17/02/2016 | Livres | 1 commentaire

 

Petites pièces d’amour
Nabashli Kunzeï
Collection Haïku (2016)

 

 

(Par Annie Forest-Abou Mansour)

 

 

   image haiku.jpgPetites pièces d’amour de Nabashli Kunzeï : une miniature carrée à l’éclat rouge flamboyant, couleur de l’amour, de la passion – paquet cadeau rempli de mille tercets savoureux, enchanteurs, esthétiques, sensuels – note les émotions, les sensations, l’instantané du quotidien dans une coulée d’images : « Dans une prairie/ Bruit des insectes/ Duvet de tes cuisses », « Flirt pastoral/ Par le soleil par le plaisir/ Empourprée », entrelaçant des notations visuelles, auditives, tactiles, olfactives.

   Dans un recueil très structuré, allant des « premiers émois » en passant par les «embrasements » pour aboutir aux « délectations », chants de désir, de plaisir, de volupté, Petites pièces d’amour donne à entendre les voix, les pensées, le ressenti d’un homme et d’une femme contemporains : « Cette fille sur une moto/ fuyant de son casque/ longues boucles blondes ». La femme, tout comme l’homme, avoue son désir : « Au bureau/Je pense à tes doigts/ Pinçant mes seins », dit sa jouissance : « C’est si bon/D’être décoiffée/Sans bourrasque ». A l’instar des haïkus japonais du XVIIe siècle, les tercets se répondent, dialogues tendres et coquins entre deux amants. Ces poèmes de fécondation par l’image accordent une immense importance à la plénitude de la vie.

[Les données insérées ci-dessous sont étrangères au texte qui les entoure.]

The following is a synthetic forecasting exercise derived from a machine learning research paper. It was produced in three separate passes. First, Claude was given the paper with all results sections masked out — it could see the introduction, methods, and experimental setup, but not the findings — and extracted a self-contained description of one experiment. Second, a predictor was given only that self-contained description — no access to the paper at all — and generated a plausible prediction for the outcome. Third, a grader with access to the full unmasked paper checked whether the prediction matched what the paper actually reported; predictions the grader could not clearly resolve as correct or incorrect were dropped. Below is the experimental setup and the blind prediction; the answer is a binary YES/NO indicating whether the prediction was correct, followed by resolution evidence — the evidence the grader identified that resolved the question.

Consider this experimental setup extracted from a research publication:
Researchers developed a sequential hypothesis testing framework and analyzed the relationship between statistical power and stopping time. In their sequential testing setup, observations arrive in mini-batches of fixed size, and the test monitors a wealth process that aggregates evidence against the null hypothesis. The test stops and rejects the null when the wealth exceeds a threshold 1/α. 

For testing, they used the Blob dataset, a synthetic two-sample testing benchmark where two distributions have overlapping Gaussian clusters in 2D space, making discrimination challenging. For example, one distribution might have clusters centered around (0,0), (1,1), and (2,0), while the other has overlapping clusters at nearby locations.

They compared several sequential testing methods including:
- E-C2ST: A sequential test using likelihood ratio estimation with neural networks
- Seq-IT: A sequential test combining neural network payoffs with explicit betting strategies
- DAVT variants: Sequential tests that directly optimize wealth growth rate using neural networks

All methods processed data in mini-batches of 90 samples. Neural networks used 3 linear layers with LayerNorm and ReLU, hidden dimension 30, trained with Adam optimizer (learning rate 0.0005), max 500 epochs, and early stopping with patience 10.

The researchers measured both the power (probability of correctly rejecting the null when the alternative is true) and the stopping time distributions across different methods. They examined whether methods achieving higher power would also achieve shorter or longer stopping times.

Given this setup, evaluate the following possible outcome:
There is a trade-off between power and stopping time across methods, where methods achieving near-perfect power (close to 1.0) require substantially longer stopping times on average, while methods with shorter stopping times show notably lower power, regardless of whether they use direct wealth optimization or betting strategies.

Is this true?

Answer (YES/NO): NO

   Ancrés dans le monde, dans les saisons, dans l’instantané du quotidien, ces petits tableaux impressionnistes de l’univers urbain (« Matin d’été/Mon désir dans la rue/ Est un océan ») ou champêtre (« Dans les jeunes herbes/ Il est arrivé en douceur/ Au fond de mon sexe »), peinture naturaliste de la rencontre amoureuse : « Dans l’obscurité/ Une main décidée/ Saisit enfin mon sexe », ces haïkus du XXIe siècle font l’éloge sans tabou (« Si tu veux découvrir/ Toutes les voluptés/ Ne convoque pas ta conscience ») de l’union charnelle, des fantasmes. Ils n’omettent pas cependant le quotidien banal : « Moi qui rêvais/ D’enlèvement romantique/ Ronflements », « Amour le matin/ Coït interminable/ Envie de cornflakes », la mélancolie du temps qui passe, l’oubli (« Ces amours qui naissent/ Et que l’on oublie/ Valise sur le quai »), la rupture : « Cette femme/ Que je voulais peindre/ Devient une ennemie »). Contemplation ou réminiscence, ces petits bibelots, écriture du corps, de la sensation, témoignent de toute une transcendance poétique.

   Ces haïkus érotiques pleins de fraîcheur (« La porte s’ouvre/ Cerisier en fleur/ Fraîcheur d’un baiser ») convoquent tous les instants les plus secrets, les plus intimes de la vie amoureuse, parcourent tous les sentiers de la sensualité avec une écriture raffinée teintée de touches de préciosité libertine. Petites pièces d’amour permet de rêver la jouissance totale à travers une écriture voyeuriste, délicate, jubilante.

1 Commentaire

  1. Nicole Giroud

    Merci pour cette belle découverte! Moi qui en étais restée à Bashô, voilà qui ouvre mon horizon…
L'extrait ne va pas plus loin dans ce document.